Abstract 2796: AAV2/1/SERCA2a Delivered via the Percutaneous Cardiac Recirculation Improves Left Ventricular Function in an Ovine Pacing Model of Heart Failure.
Background: Heart failure is a progressive disorder with complex pathophysiology. The molecular basis of heart failure has been increasingly characterised, particularly with regard to the factors causing progressive contractile failure. Amongst these decreased expression of SERCA2a is well documented, potentially providing a valid target for clinical intervention using gene therapy. As such, restoration of SERCA2a by AAV2/1SERCA2a has recently been shown in experimental HF models. In this study we aimed to evaluate the effect of AAV2/1SERCA2a delivery via closed loop cardiac recirculation (V Focus) on left ventricular function and myocardial BNP expression in an ovine model (rapid pacing) of heart failure.
Methods: AAV2/1SERCA2a was delivered to sheep with pacing induced heart failure using either the V-Focus cardiac delivery system (V-Focus, 1 x 1013 drp, n=7) or direct intra-coronary infusion (IC, 2.5 x 1013 drp, n=6), while a control group received vehicle buffer via IC. Left ventricular (LV) hemodynamics (+dp/dtmax) was measured prior to delivery. Gene delivery was well tolerated, with no evidence of arrhythmias or clinically significant ST segment changes during administration. Following administration animals were paced for a further six weeks at which time LV hemodynamics were recorded and left ventricular tissue collected for quantitative PCR analysis of BNP.
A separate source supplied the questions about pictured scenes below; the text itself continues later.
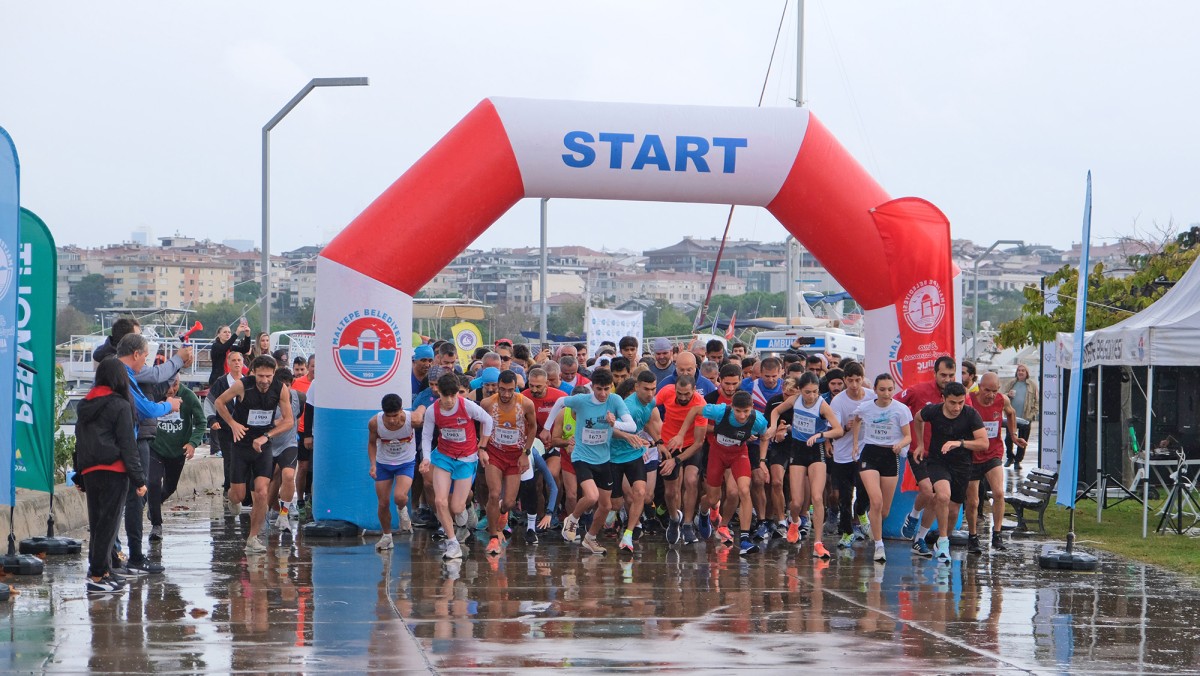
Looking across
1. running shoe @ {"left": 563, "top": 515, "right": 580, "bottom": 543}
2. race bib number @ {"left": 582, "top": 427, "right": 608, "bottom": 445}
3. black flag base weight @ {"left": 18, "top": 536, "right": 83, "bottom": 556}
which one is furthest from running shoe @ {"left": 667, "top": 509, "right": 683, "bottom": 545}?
black flag base weight @ {"left": 18, "top": 536, "right": 83, "bottom": 556}

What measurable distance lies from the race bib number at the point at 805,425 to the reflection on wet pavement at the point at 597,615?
3.75 feet

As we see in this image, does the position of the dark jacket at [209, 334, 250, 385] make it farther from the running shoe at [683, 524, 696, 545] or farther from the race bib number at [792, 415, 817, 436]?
the race bib number at [792, 415, 817, 436]

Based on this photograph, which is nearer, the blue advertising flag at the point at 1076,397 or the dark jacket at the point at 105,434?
the dark jacket at the point at 105,434

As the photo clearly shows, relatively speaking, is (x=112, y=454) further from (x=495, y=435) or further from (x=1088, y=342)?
(x=1088, y=342)

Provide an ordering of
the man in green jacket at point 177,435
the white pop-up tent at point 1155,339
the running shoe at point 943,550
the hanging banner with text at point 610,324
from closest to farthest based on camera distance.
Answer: the running shoe at point 943,550 < the man in green jacket at point 177,435 < the white pop-up tent at point 1155,339 < the hanging banner with text at point 610,324

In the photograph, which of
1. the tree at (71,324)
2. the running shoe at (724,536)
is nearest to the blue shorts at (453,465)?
the running shoe at (724,536)

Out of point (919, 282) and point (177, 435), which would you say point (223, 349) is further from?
point (919, 282)

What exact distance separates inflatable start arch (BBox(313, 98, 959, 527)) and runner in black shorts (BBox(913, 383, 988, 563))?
156cm

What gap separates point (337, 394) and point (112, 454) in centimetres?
420

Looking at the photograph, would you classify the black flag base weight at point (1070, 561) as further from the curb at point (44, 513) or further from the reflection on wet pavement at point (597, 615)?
the curb at point (44, 513)

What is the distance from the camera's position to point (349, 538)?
45.2 ft

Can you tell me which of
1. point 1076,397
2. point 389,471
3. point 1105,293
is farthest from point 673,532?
point 1105,293

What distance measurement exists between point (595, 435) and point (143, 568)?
396 cm

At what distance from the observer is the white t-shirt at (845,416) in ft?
42.5
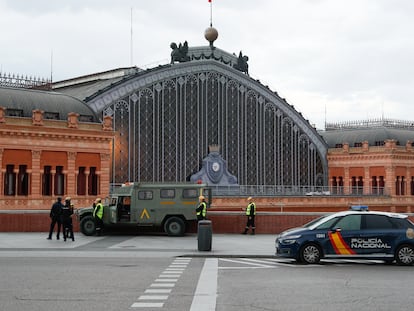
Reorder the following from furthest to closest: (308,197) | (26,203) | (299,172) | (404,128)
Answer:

Results: There was no significant change in LV +dp/dtmax between the IC and control animals (control -18 ± 75, IC 119 ± 121 mmHg/s; p<0.05) following six weeks of additional pacing, while the V-Focus group of animals had significantly improved LV + dp/dtmax max (287 ± 104 mmHg/s; p<0.05) compared the control group. In conjunction, tissue BNP mRNA (real-time PCR) was significantly reduced in animals receiving AAV2/1SERCA2a via cardiac recirculation compared to IC AAV2/1SERCA2a treated animals: (ΔΔct compared to vehicle: V-Focus -2.62 ± 0.86 vs IC 1.45 ± 0.85; p<0.05)
Conclusions: These results suggest that AAV2/1SERCA2a improves LV function and with favourable effects on gene expression in HF. Further, this study suggest gene therapy for HF may be optimally delivered using a cardiac recirculation approach.